The other 88% are missing out, says Jeremy Finger, a certified financial planner and founder of Riverbend Wealth Management. "An HSA is a powerful tool for retirement planning," he says. "If you qualify, it's favored by financial planners because it comes with a triple tax benefit."

Here's how HSAs work, and why the pros recommend using them to invest for long-term goals.

How health savings accounts work

Health savings accounts are only available to people enrolled in high-deductible health plans. For 2023, those are plans with a minimum deductible — the amount you pay out-of-pocket for medical expenses before your insurance kicks in — of $1,500 for individuals or $3,000 for families.

In exchange for paying higher deductibles, enrollees in these plans typically pay lower monthly premiums.

Any money you put in an HSA lowers your taxable income and can be used to cover medical expenses. In that regard, it may sounds similar to a flexible spending account — a benefit offered by many employers with more traditional insurance coverage. But the HSA comes with some extra benefits.

Unlike with an FSA, which typically has a "use it or lose it" provision, the contributions are yours. If you don't spend the money during a particular year, it will roll over indefinitely.

You're also allowed to invest your HSA money in stocks, bonds, exchange-traded funds and mutual funds. "If you can save a couple thousand dollars a year and have that money compound over time, you could build a nice little nest egg for retirement," says Jake Spiegel, research associate of health and wealth benefits at EBRI.

How to utilize an HSA for long-term savings

In 2023, you can contribute a maximum of $3,850 (for singles) or $7,750 (for families) to an HSA. Workers over age 55 can put away an extra $1,000 per year, but once you enroll in Medicare, you can no longer contribute.

Every dollar you add lowers your taxable income in the year you invest.

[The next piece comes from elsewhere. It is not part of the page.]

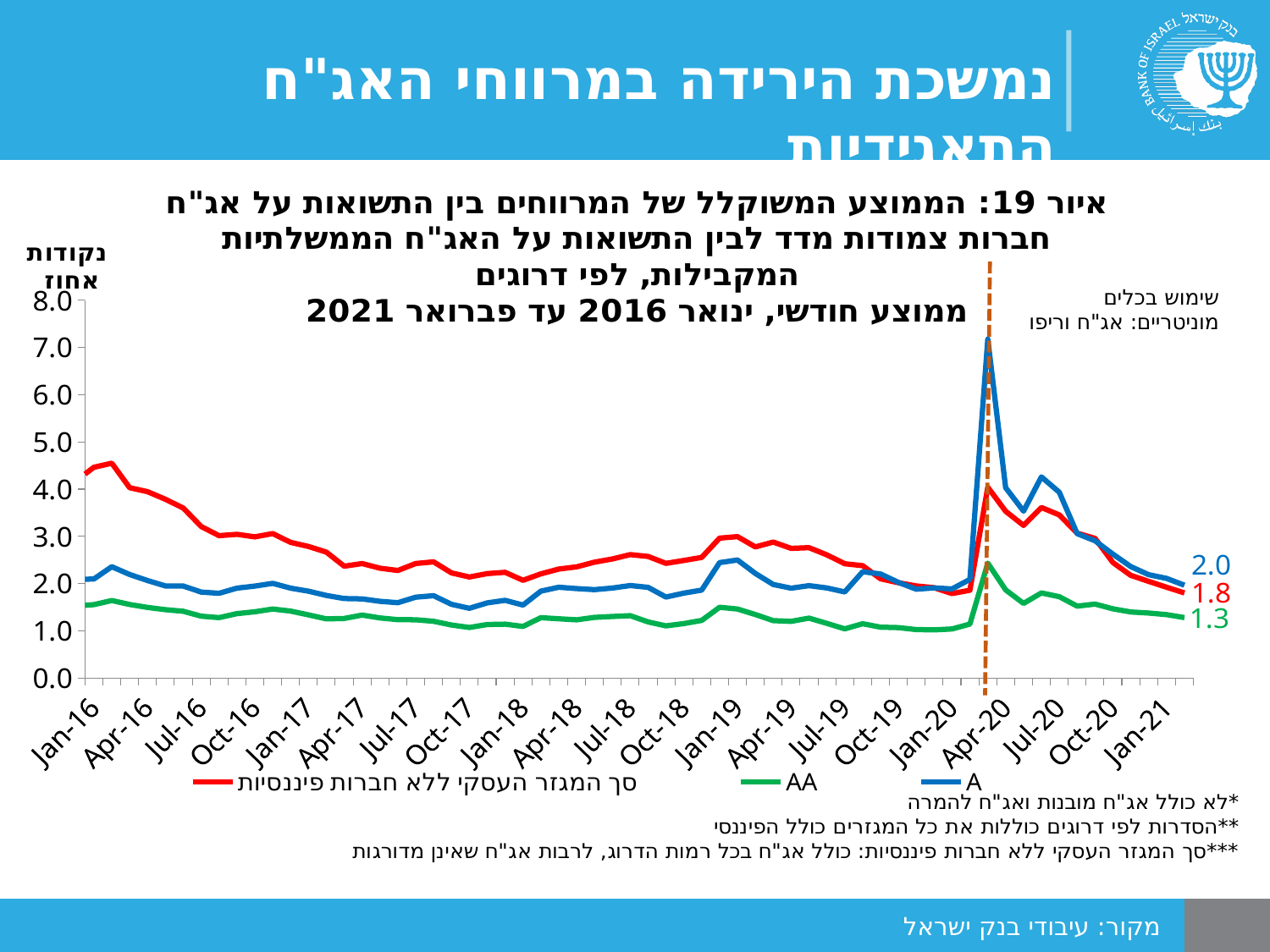
Is the value of the AA series at Jan-16 greater or less than 2.0? less What is the final value labelled at the end of the AA series? 1.3 What is the final value labelled at the end of the red series (סך המגזר העסקי ללא חברות פיננסיות)? 1.8 How many series does the legend list? 3 What is the difference between the final labelled values of the A series and the AA series? 0.7 What kind of chart is shown on the slide? line chart Which series has the lowest labelled value at the end of the chart? AA What colour is the line for the AA series? green What is the final value labelled at the end of the A series? 2.0 Which series has the highest labelled value at the end of the chart? A Is the peak value of the A series around Apr-20 greater or less than 6.0? greater Does the red series (סך המגזר העסקי ללא חברות פיננסיות) overall rise or fall from Jan-16 to Jan-21? fall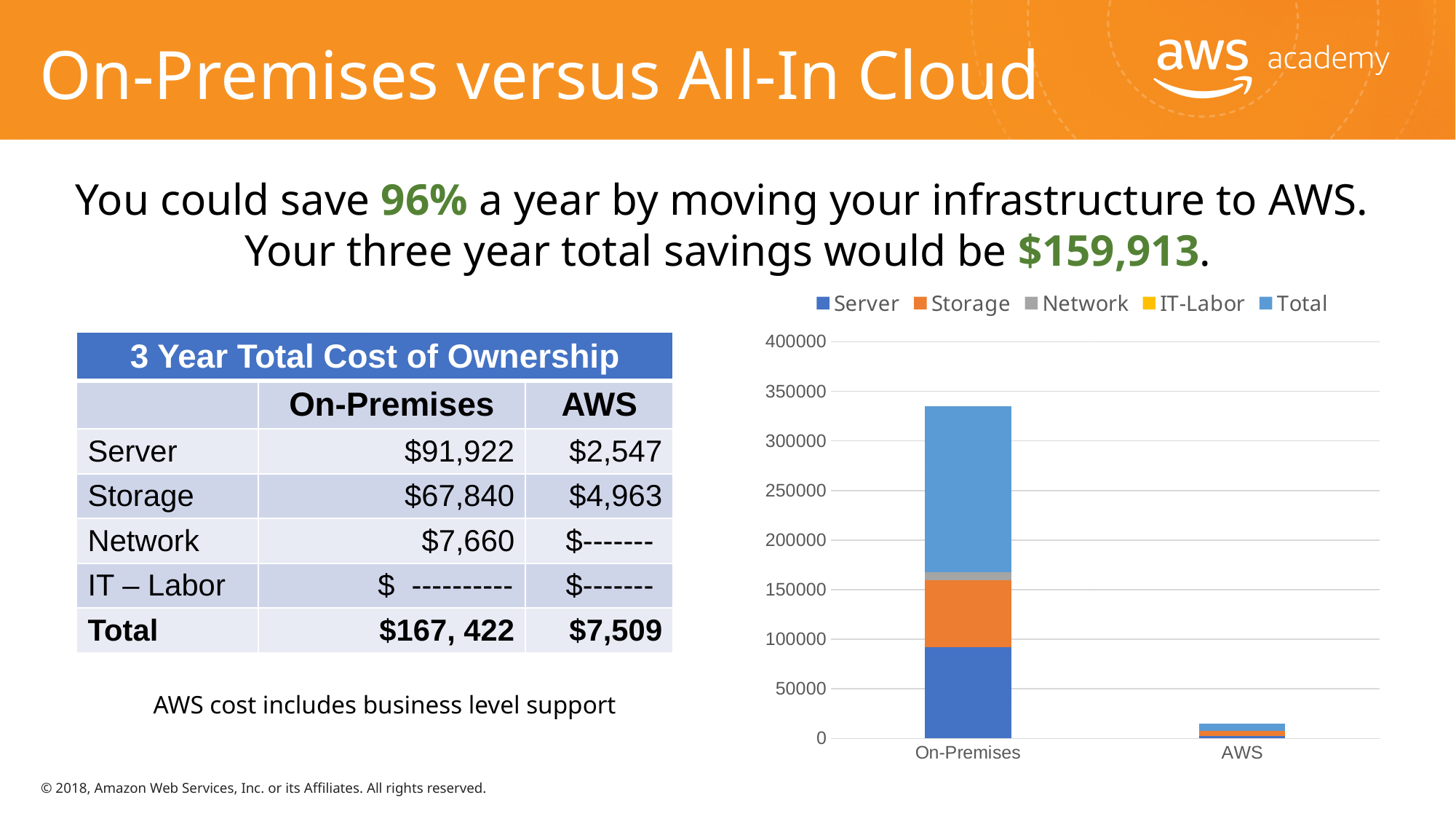
What kind of chart is shown on the slide? stacked bar chart Is the total height of the On-Premises stacked bar greater or less than 350000? less How many series does the chart legend list? 5 How many categories are shown on the x axis of the chart? 2 Is the total height of the AWS stacked bar greater or less than 50000? less Is the Server segment of the On-Premises bar greater or less than 50000? greater Which series in the chart legend is shown in orange? Storage What is the highest value shown on the chart's y axis? 400000 Which category has the taller stacked bar, On-Premises or AWS? On-Premises Which category has the lowest stacked bar in the chart? AWS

Your money then grows tax-free, and as long as you spend it on qualified medical expenses, you won't pay tax when you withdraw it either.

That's why, in general, the best strategy when it comes to an HSA is to invest in it just as you would any other long-term portfolio. "Leave it in there and let it grow," says Finger. "It's like having a second Roth IRA."

There are some exceptions. If you have high-interest debt or haven't built an emergency fund, focus on tackling those goals first, says Finger. And the first stop for your retirement savings should likely be your employer-sponsored 401(k) if it offers a matching contribution. "That's a 50% or 100% return on your money," says Finger.

But if you have your financial bases covered, it may make sense to pay medical costs out of pocket for now and let your HSA money grow. Just make sure you keep the receipts, ideally in an organized, digital file rather than a shoebox.

"Those expenses never go bad. You can have 20 years of expenses, and then in retirement you want to take a fancy vacation," says Finger. "You can take $15,000 out of your HSA and use those receipts to make your withdrawal tax-free."

In other words, the medical expenses you use the money for don't have to be contemporaneous. As long as you have the receipt proving you paid at one point or another, you can always reimburse yourself from your HSA.

Plus, there's also a good chance that money you invest now is going to come in handy in retirement, even though it has to be earmarked for health-care expenses. The average 65-year-old couple can expect to spend $315,000 on health-care expenses in retirement, according to a recent study from Fidelity.